Since 2018, The BEE Community has been providing friendship and employment opportunities for special needs adults in the Bryan-College Station community. 

The BEE Community provides gainful employment for adults with special needs and a place to belong for all.

After watching her students with special needs graduate with limited employment options, BEE Community executive director Taylor Ellerbrock sought to provide an opportunity to work and belong for adults with all abilities. Ellerbrock collaborated with similarly-minded Rick and Carolyn Jones, who have daughters with special needs, to form the BEE Community, which opened its doors in 2018. Adults who work at the BEE Community are trained as artisans, crafting various quality goods sold locally and in their online store

According to the BEE Community website, up to 80 percent of adults with intellectual and developmental disabilities are unemployed. 

“The BEE Community provides a hope-filled sustainable solution to this crisis of unemployment and isolation in Bryan-College Station … [it’s] a place for people with and without disabilities to enter into authentic relationships,” the website reads.

 

Ellerbrock said the BEE Community has helped her grow as a person through the relationships she’s formed with adults with special needs.

“I personally have been impacted by it, as have the volunteers that work with us,” Ellerbrock said. “They use their expertise and gifts to contribute to our mission. I think getting to see our artisans impact our volunteers contributes to a more dignifying narrative, where there is mutuality and a relationship and give and take.”

Ellerbrock said the products the artisans create can vary by type, but are all of high quality.

“The products include soaps and candles,” Ellerbrock said. “We have a pet line that includes dog treats and shampoo. We have a stationary line where our artisans shred confidential documents from members of the community to then recycle the shreds into handmade stationary. We also have a jewelry line as well.”

For those interested in seeing the BEE Community firsthand, artisan supervisor Shelby Zerwas, Class of 2021, said tours are available.

“Whether you’re interested in volunteering, you’re a part of a business who wants an outing where you can grow in understanding different people of different backgrounds or you’re a potential donor, or someone with special needs that you think could be a future employee, anyone is welcome,” Zerwas said. “On the tours, you get to see the facility on a workday. You see our retail space where we sell the products that are made by our artisans, and then you walk through everywhere that we do life together.”

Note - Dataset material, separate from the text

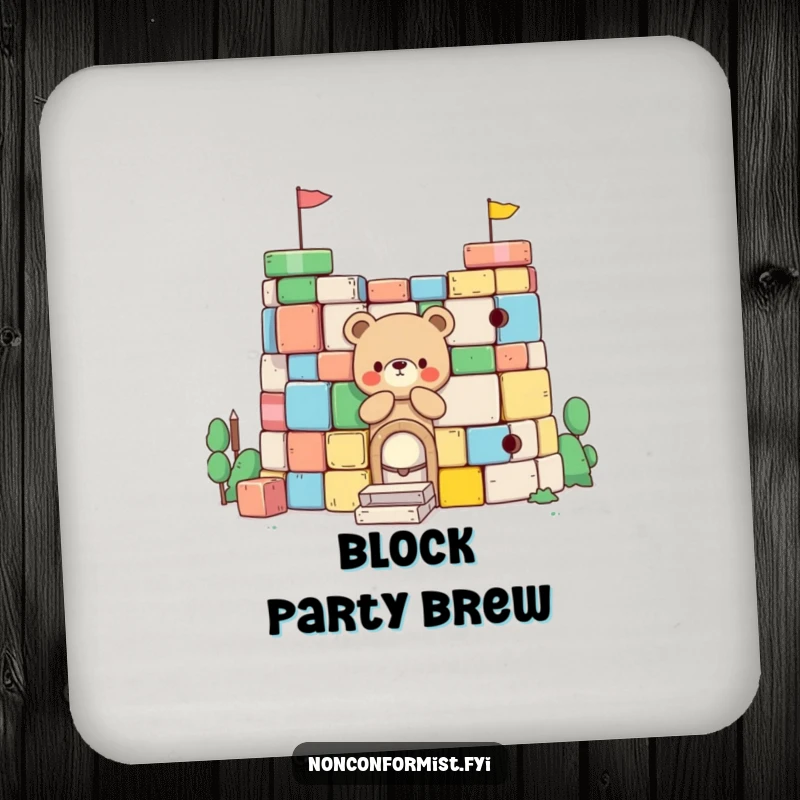 Funny Little Bear Drink Coaster: A little bear character builds a fort from colorful blocks, adding humorous playtime charm to drink protection.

On the tours, Zerwas said participants are able to witness the moments that make the BEE Community so special.

“You see the work rooms and see them in action, making the products, and then also see the fun things like our break times and dance parties and all of that stuff,” Zerwas said.

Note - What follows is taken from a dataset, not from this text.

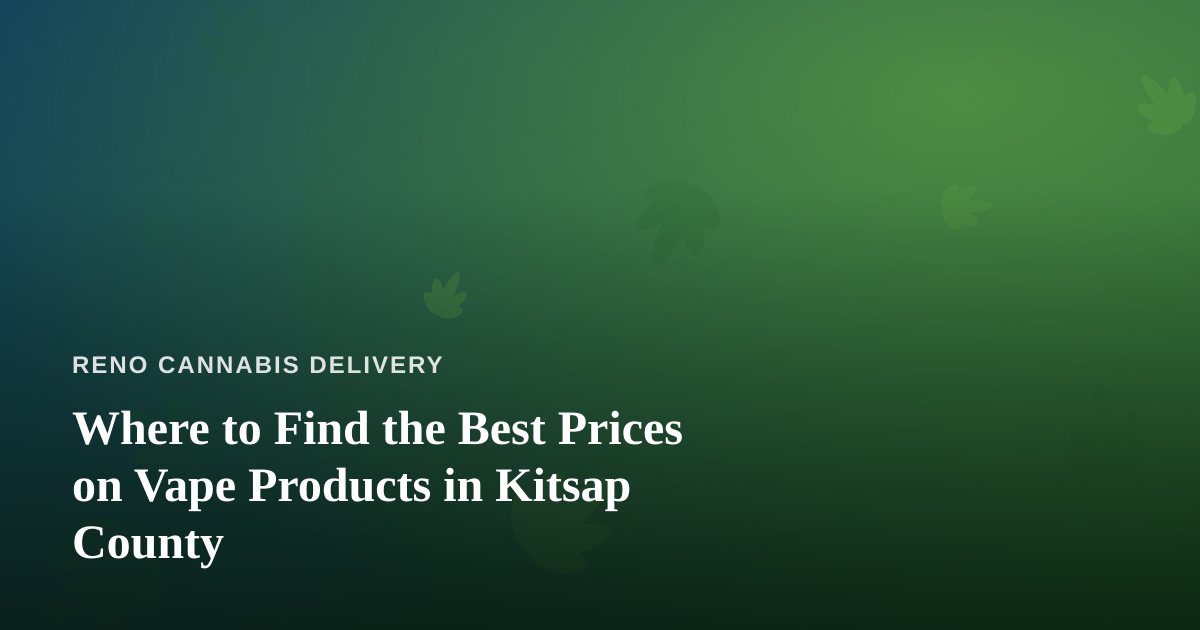 Where to Find the Best Prices on Vape Products in Kitsap County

Personally, Zerwas said the BEE Community has impacted her in many ways, beginning at Texas A&M.

“I first met Taylor Ellerbrock when I was in college, and I had a heart for working with people with special needs before that, but was looking for a way in college to get plugged in, ” Zerwas said. “I heard about the BEE Community and started volunteering and then eventually was an intern and then part-time, and now full-time, so it has been really special.”

Zerwas said the most rewarding part of her experience has been interacting with artisans themselves.

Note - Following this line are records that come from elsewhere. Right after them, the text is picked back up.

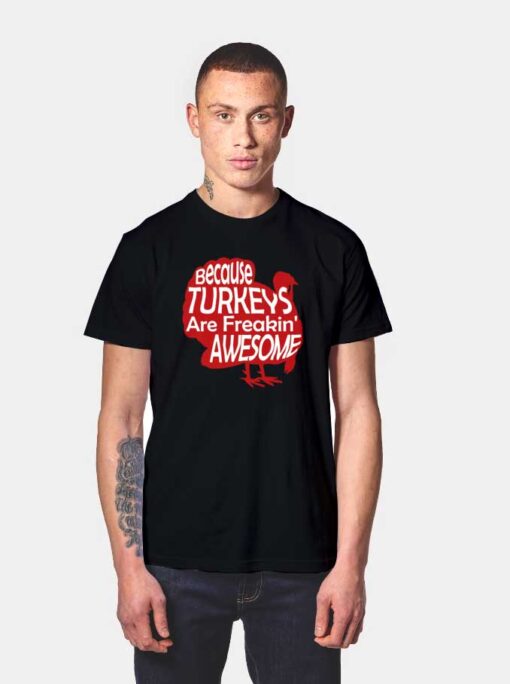 Because Turkeys Are Awesome T Shirt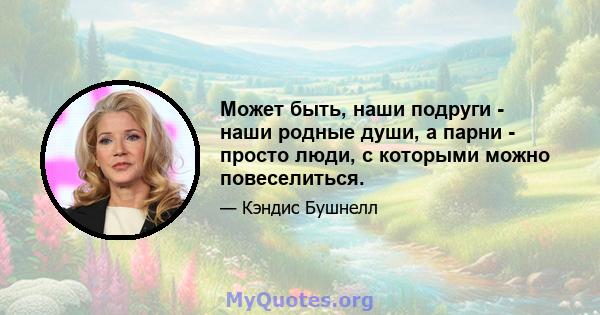 Может быть, наши подруги - наши родные души, а парни - просто люди, с которыми можно повеселиться.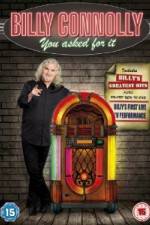 Watch Billy Connolly You Asked For It Movie2k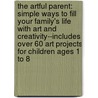 The Artful Parent: Simple Ways to Fill Your Family's Life with Art and Creativity--Includes Over 60 Art Projects for Children Ages 1 to 8 door Jean Van'T. Hul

“The biggest thing for me has been getting to do life side by side with the artisans and seeing them grow and seeing the ways that they learn so many skills that aren’t even just job skills, but social interactions, life experience and forming a community with each other and with us,” Zerwas said.

Above all, Zerwas said the BEE Community is a place where she feels accepted and like she belongs.

“I don’t have to put on a fake smile or anything,” Zerwas said. ”I just feel truly so accepted and loved by the artisans. There are countless ways that I have seen joy, and they’re some of my best friends now.”